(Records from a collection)

━━━━━━

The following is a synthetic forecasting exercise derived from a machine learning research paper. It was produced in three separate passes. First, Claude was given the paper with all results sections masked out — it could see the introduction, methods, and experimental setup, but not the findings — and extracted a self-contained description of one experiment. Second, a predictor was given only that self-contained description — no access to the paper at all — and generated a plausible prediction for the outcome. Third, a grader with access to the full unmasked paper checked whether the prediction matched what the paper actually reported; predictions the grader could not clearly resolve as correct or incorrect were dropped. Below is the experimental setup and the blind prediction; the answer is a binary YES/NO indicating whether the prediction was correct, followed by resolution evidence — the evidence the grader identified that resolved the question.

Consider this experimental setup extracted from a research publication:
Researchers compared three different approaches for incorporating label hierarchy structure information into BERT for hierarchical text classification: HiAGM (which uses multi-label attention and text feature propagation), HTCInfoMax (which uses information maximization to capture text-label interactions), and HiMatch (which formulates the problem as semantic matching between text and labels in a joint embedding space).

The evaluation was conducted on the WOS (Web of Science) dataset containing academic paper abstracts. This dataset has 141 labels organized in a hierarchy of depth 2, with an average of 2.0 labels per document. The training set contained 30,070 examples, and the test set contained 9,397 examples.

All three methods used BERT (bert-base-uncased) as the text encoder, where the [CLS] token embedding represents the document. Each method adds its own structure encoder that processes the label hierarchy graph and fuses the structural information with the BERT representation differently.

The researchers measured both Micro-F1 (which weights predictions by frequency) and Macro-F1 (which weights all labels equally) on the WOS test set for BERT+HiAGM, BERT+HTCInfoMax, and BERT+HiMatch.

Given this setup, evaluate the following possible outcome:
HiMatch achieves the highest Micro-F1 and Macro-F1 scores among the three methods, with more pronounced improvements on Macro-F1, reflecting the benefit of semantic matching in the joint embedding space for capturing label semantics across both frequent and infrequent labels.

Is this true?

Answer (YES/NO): YES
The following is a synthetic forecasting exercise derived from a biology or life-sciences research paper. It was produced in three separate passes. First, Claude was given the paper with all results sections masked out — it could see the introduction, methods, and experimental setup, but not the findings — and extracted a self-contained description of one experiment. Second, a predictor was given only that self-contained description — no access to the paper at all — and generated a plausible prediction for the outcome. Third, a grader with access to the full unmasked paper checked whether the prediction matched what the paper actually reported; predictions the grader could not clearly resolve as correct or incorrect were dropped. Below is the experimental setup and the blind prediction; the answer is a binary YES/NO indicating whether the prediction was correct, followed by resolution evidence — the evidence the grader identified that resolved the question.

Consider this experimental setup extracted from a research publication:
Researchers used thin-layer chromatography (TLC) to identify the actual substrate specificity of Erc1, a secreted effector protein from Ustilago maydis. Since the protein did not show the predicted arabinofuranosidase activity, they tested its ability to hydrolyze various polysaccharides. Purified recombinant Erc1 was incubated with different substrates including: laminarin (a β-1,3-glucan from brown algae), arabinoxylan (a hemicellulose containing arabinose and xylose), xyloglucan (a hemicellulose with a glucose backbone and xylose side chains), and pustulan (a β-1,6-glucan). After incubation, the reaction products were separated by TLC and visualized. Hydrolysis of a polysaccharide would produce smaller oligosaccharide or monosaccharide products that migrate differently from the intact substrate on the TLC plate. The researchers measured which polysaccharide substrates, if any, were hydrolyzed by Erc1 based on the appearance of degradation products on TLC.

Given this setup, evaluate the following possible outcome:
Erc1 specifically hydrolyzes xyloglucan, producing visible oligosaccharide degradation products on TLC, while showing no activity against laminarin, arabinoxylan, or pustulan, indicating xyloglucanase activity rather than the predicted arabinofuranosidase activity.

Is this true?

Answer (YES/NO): NO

━━━━━━

TASK GOAL: Look for the string "Macro" in the entries above. Copy every line that has it.

RESULT BELOW:
The researchers measured both Micro-F1 (which weights predictions by frequency) and Macro-F1 (which weights all labels equally) on the WOS test set for BERT+HiAGM, BERT+HTCInfoMax, and BERT+HiMatch.
HiMatch achieves the highest Micro-F1 and Macro-F1 scores among the three methods, with more pronounced improvements on Macro-F1, reflecting the benefit of semantic matching in the joint embedding space for capturing label semantics across both frequent and infrequent labels.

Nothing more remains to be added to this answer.